Question: MIRI Corrigbility Agenda

post by algon33 · 2019-03-13T19:38:05.729Z · score: 16 (7 votes) · LW · GW · 6 comments

MIRI's reading list on corrigbility seems out dated, and I can't find a centralised list Does anyone have, or know of, one?

As a side note, has MIRI stopped updating their reading list? It seems like that's the case.


Links given in the comment section to do with corrigibility.

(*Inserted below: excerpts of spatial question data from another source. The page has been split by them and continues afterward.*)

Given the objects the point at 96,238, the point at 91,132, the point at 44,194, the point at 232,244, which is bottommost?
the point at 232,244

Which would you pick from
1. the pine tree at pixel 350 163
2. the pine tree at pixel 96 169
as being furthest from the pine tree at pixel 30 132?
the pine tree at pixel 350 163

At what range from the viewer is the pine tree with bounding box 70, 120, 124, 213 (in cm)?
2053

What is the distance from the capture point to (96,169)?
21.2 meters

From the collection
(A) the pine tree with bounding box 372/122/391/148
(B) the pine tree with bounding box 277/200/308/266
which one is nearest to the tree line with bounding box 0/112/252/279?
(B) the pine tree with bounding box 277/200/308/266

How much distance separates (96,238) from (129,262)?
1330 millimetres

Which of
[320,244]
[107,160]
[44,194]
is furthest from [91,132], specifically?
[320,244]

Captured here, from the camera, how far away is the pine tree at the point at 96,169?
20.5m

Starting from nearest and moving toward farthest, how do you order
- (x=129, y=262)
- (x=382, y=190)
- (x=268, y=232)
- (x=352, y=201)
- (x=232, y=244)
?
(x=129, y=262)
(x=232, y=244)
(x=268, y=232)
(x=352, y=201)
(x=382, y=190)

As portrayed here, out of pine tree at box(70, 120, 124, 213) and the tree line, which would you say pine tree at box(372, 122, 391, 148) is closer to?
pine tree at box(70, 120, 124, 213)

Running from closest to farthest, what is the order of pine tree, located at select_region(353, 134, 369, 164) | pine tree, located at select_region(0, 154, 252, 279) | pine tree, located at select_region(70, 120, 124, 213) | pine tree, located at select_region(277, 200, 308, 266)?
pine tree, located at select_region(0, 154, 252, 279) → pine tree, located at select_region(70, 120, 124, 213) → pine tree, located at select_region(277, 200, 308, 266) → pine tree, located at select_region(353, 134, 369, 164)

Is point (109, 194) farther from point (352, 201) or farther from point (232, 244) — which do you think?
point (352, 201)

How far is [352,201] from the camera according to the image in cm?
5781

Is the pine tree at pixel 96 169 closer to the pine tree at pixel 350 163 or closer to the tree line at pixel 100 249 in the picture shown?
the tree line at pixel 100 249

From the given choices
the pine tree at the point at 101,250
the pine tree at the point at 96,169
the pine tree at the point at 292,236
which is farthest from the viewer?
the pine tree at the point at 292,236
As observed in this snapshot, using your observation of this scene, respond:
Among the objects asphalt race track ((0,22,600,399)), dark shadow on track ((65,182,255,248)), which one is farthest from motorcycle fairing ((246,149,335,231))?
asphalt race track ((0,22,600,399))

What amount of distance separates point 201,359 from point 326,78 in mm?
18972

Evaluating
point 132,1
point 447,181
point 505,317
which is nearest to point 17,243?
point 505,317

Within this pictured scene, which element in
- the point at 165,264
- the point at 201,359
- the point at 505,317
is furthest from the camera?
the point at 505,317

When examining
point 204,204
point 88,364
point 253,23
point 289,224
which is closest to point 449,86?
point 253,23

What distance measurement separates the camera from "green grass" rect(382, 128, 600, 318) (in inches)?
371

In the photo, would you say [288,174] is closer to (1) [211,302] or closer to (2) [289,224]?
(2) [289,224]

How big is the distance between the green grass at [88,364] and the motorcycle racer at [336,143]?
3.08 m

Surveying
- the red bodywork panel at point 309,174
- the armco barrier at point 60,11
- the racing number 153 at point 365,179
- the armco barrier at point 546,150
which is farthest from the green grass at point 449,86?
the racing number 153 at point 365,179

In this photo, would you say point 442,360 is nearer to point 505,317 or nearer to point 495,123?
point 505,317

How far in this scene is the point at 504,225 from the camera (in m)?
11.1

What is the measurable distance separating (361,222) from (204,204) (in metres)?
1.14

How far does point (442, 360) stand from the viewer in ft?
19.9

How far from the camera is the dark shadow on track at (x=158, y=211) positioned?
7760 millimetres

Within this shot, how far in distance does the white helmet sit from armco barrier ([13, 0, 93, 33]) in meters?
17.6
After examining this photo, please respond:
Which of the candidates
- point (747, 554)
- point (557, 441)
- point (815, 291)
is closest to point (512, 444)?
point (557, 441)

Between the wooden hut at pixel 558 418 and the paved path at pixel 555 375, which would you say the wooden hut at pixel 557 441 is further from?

I'll try and update this with some summaries as I read them.


Comments sorted by top scores.

comment by Rob Bensinger (RobbBB) · 2019-03-15T05:36:42.850Z · score: 14 (5 votes) · LW · GW

The only major changes we've made to the MIRI research guide since mid-2015 are to replace Koller and Friedman's Probabilistic Graphical Models with Pearl's Probabilistic Inference; replace Rosen's Discrete Mathematics with Lehman et al.'s Mathematics for CS; add Taylor et al.'s "Alignment for Advanced Machine Learning Systems", Wasserman's All of Statistics, Shalev-Shwartz and Ben-David's Understanding Machine Learning, and Yudkowsky's Inadequate Equilibria; and remove the Global Catastrophic Risks anthology. So the guide is missing a lot of new material. I've now updated the guide to add the following note at the top:

This research guide has been only lightly updated since 2015. Our new recommendation for people who want to work on the AI alignment problem is:
1. If you have a computer science or software engineering background: Apply to attend our new workshops on AI risk and to work as an engineer at MIRI. For this purpose, you don’t need any prior familiarity with our research.
If you aren’t sure whether you’d be a good fit for an AI risk workshop, or for an engineer position, shoot us an email and we can talk about whether it makes sense.
You can find out more about our engineering program in our 2018 strategy update.
2. If you’d like to learn more about the problems we’re working on (regardless of your answer to the above): See “Embedded Agency [LW · GW]” for an introduction to our agent foundations research, and see our Alignment Research Field Guide [LW · GW] for general recommendations on how to get started in AI safety.
After checking out those two resources, you can use the links and references in “Embedded Agency” and on this page to learn more about the topics you want to drill down on. If you want a particular problem set to focus on, we suggest Scott Garrabrant’s “Fixed Point Exercises [LW · GW].”
If you want people to collaborate and discuss with, we suggest starting or joining a MIRIx group, posting on LessWrong, applying for our AI Risk for Computer Scientists workshops, or otherwise letting us know you’re out there.
comment by Rob Bensinger (RobbBB) · 2019-03-15T05:44:20.940Z · score: 5 (3 votes) · LW · GW

For corrigibility in particular, some good material that's not discussed in "Embedded Agency" or the reading guide is Arbital's Corrigibility and Problem of Fully Updated Deference articles.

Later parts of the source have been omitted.